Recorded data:
-----

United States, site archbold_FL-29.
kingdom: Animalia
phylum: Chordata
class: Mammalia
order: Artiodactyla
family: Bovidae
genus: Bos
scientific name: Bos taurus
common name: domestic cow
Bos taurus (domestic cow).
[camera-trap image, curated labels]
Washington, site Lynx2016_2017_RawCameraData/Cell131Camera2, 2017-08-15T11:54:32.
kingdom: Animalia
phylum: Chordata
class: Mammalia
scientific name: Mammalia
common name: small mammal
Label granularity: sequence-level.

-----

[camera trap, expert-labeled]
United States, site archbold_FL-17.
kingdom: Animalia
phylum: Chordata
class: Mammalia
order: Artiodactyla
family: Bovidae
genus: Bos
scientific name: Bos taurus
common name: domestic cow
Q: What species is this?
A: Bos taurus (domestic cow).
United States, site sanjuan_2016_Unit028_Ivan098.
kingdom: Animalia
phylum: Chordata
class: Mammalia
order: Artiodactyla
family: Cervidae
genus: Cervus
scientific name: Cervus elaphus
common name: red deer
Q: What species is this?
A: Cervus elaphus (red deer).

-----

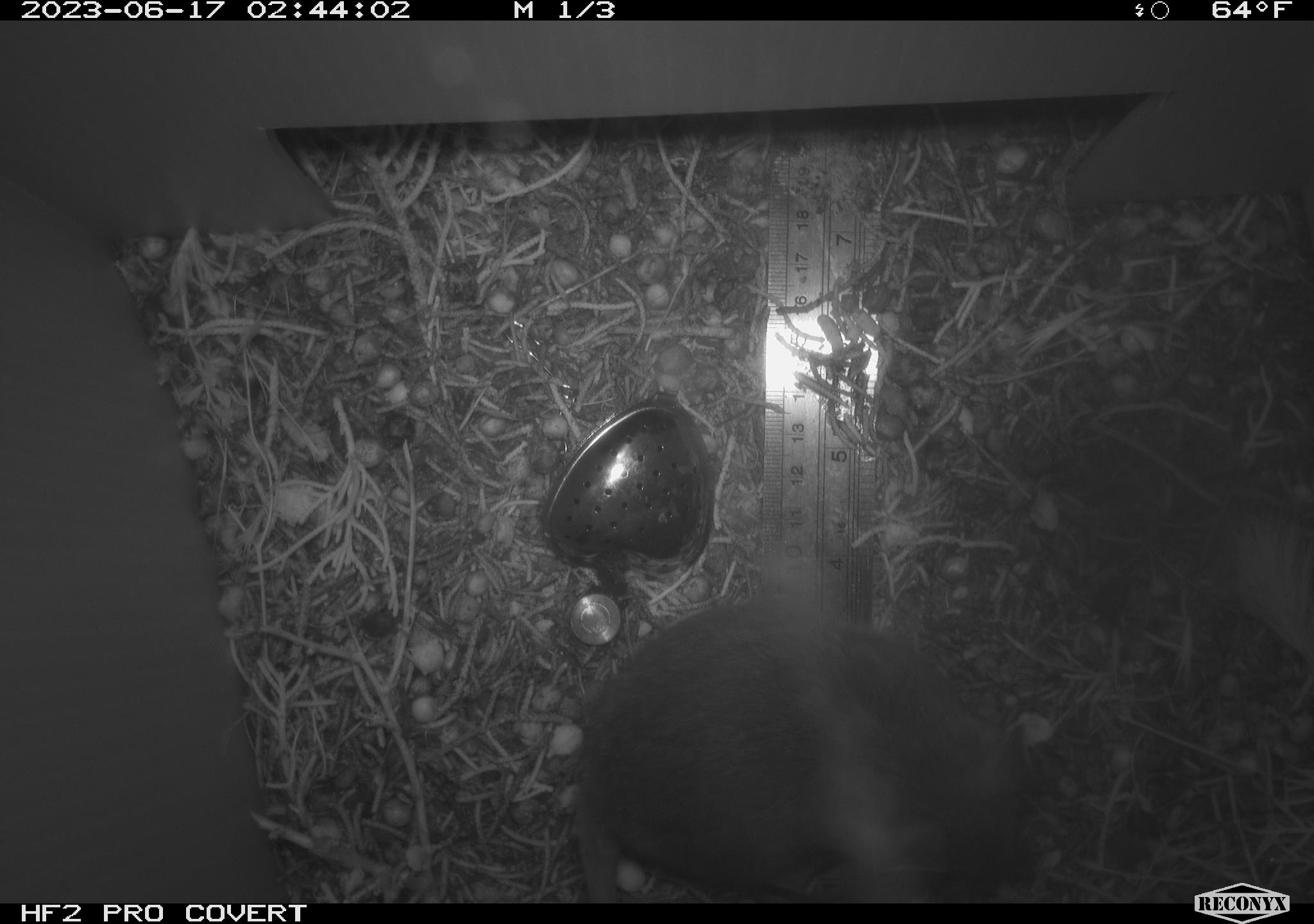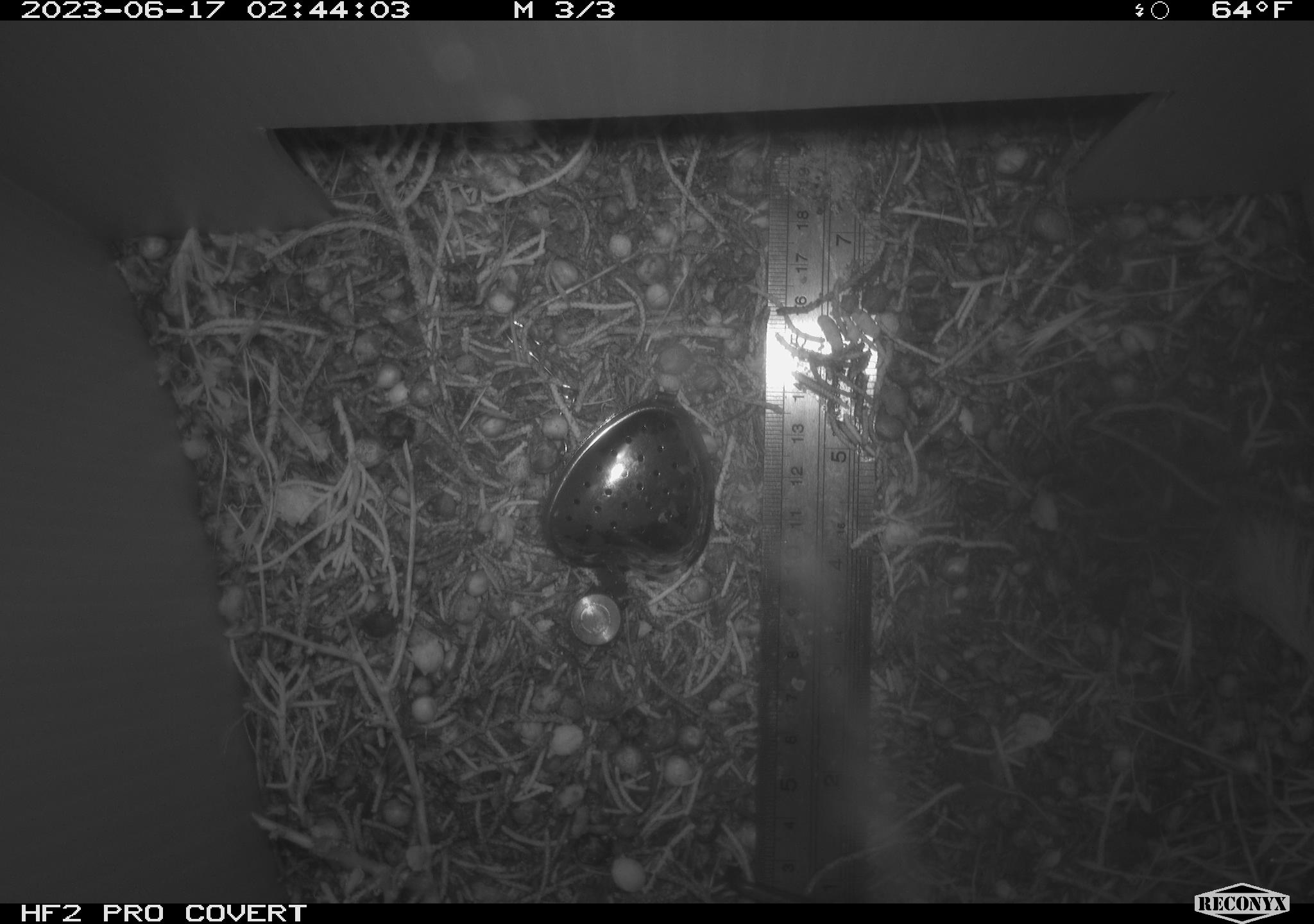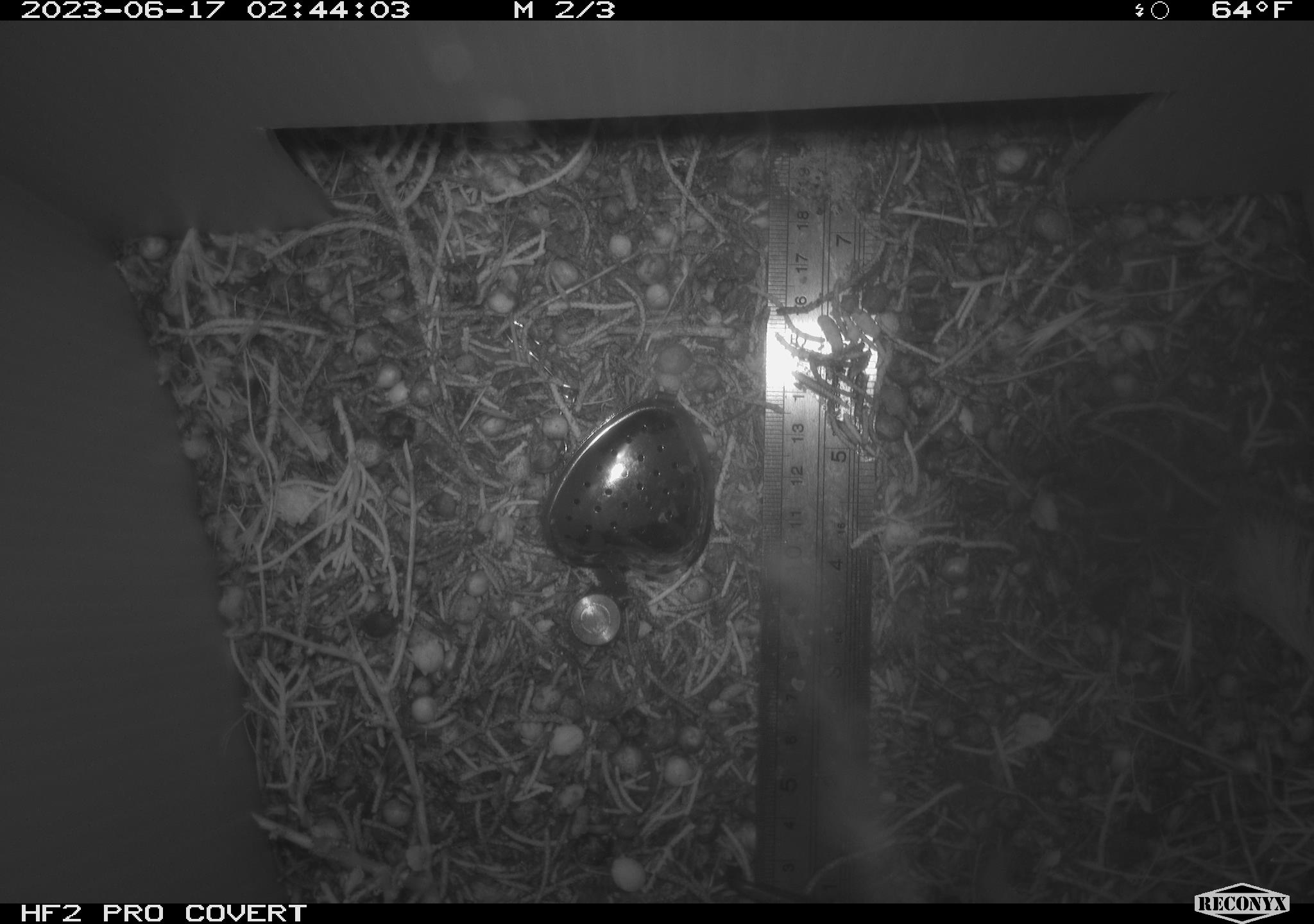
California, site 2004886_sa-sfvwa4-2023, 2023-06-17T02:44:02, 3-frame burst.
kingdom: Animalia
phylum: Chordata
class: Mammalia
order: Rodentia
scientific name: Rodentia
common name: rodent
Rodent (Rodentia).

-----

WORK TASK: Taking the entries above, write out exactly each line from the one holding "United States, site archbold_FL-29." to the one holding "Label granularity: sequence-level.", both included, and stop there.

ANSWER TO THE PROBLEM:
United States, site archbold_FL-29.
kingdom: Animalia
phylum: Chordata
class: Mammalia
order: Artiodactyla
family: Bovidae
genus: Bos
scientific name: Bos taurus
common name: domestic cow
Bos taurus (domestic cow).
[camera-trap image, curated labels]
Washington, site Lynx2016_2017_RawCameraData/Cell131Camera2, 2017-08-15T11:54:32.
kingdom: Animalia
phylum: Chordata
class: Mammalia
scientific name: Mammalia
common name: small mammal
Label granularity: sequence-level.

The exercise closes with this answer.